TASK TO COMPLETE.
Answer these questions from the numbered thread, one answer per line:
(a) Whom does the writer cite as talking about great founders?
(b) What three things should complete human beings be able to wield?
(c) According to the writer, what does the machine tell us is the only thing real?

54/ Why can't we go beyond that subjectedness, that contingency, that embeddedness? I'm calling for you to join me in doing that. That's going to be the call to action, here.
55/ When I make the joke, we have the technology/concepts, that's not quite true. As @contrapoints notes, we have enough technology/concepts to say some things about the cage.
56/ But, cage or not, it's going to come down to individuals breaking out of that cultural cage. A movement, a new ideology, whatever, it's made up of humans and it has to start with one or two or three humans, so one human.
57/ @samoburja talks about great founders medium.com/@samo.burja/gr… We used to have more of them. The world produced them. We are producing less of them and the ones that get produced are worse.
58/ What we need is, once again, and in some ways for the first time, to produce complete human beings, human beings who can wield all of power, markets, and love, who experience love.
59/ Notice how you react to that, how you laugh it off or brush it aside if you do. I imagine two of the main reactions to this are going to be tears in one's eyes or immediate, extreme mental gymnastics to avoid those tears.
60/ I challenge you to fight the machine that we accidentally conjured that tells us that only markets and atoms are real. In fact love is real, and, unfortunately, the machine has been installed in our minds.
61/ I'm going to do one better, though. When I say "love is real," I invite you to embrace an extreme standard with me, that love is real, and so are neurons, and fields, and forces, and black holes.

STUDY MATERIAL.
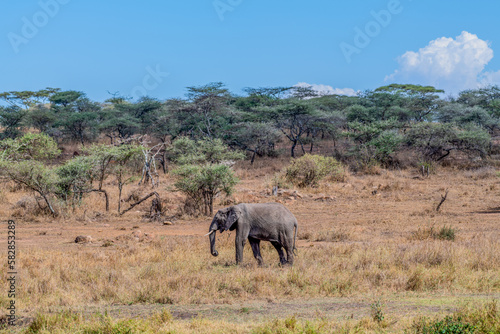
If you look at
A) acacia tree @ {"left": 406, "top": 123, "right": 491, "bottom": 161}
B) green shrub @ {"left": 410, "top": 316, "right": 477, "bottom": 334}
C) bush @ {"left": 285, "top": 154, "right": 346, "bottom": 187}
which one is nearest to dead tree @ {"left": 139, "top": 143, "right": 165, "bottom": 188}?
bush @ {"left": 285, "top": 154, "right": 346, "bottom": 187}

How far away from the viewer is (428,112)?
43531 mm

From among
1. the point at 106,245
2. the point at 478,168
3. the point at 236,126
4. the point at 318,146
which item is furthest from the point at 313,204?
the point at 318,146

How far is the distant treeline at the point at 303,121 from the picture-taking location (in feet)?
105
--
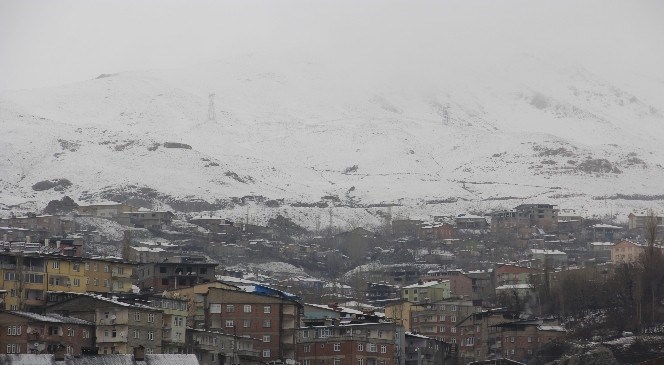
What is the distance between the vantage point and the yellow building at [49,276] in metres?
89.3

SOLUTION BELOW.
(a) @samoburja
(b) Power, markets, and love
(c) Markets and atoms